Foreign Relations of the United States, 1961–1963 Volume XXII, Northeast Asia, Document 2
2. Editorial Note
At the 475th meeting of the National Security Council on February 1,
1961, there was some discussion pertaining to China. According to NSC Action No. 2397A, Director of Central
Intelligence Allen W. Dulles
noted the “serious agricultural situation in Communist China” in the
course of briefing the Council on world developments. Subsequently,
there was brief discussion of a possible change in U.S. policy to permit
U.S. oil companies to provide bunkering to foreign ships carrying food
to the People's Republic of China under Chinese charter. NSC Action No. 2397C records this as
follows:
“The Council discussed a possible change in U.S. policy relating to the
bunkering of Free World ships under Communist Chinese charter, provided
such ships were carrying only food and paid cash. The President
requested that the Secretary of State study this question further,
particularly whether any such change in policy could be at the request
of the Canadian Government.” (Department of State, S/S-NSC
(Miscellaneous) Files: Lot 66 D 95)
No other record of the discussion at this meeting has been found except
handwritten notes by Joint Chiefs of Staff Chairman General Lyman L. Lemnitzer, which add nothing
substantive to this. (National Defense University, Lemnitzer Papers, Box 29)
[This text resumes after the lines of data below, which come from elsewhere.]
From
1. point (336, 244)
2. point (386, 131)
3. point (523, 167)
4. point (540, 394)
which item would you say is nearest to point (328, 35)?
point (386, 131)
A memorandum of February 1 from Special Assistant to the President
Frederick G. Dutton to
President Kennedy states that
Secretary of the Treasury C. Douglas
Dillon was requesting the President's approval of a
“State-Treasury decision to authorize U.S. oil companies to bunker ships
with Chinese Communist charter carrying food from Australia, Canada and
elsewhere to the Chinese mainland because of the famine.” He recommended
that the request should be informally denied. The memorandum reads in
part as follows: “Although a decision either way on this is not
critical, I conclude that the action proposed by State and Treasury (a)
raises unnecessary possibilities of domestic political attack for the
new Administration (without adequate countervailing advantages in a
substantive sense), and (b) most decisive with me, would be a poor
symbolic or actual first step toward a new policy vis-à-vis Red China.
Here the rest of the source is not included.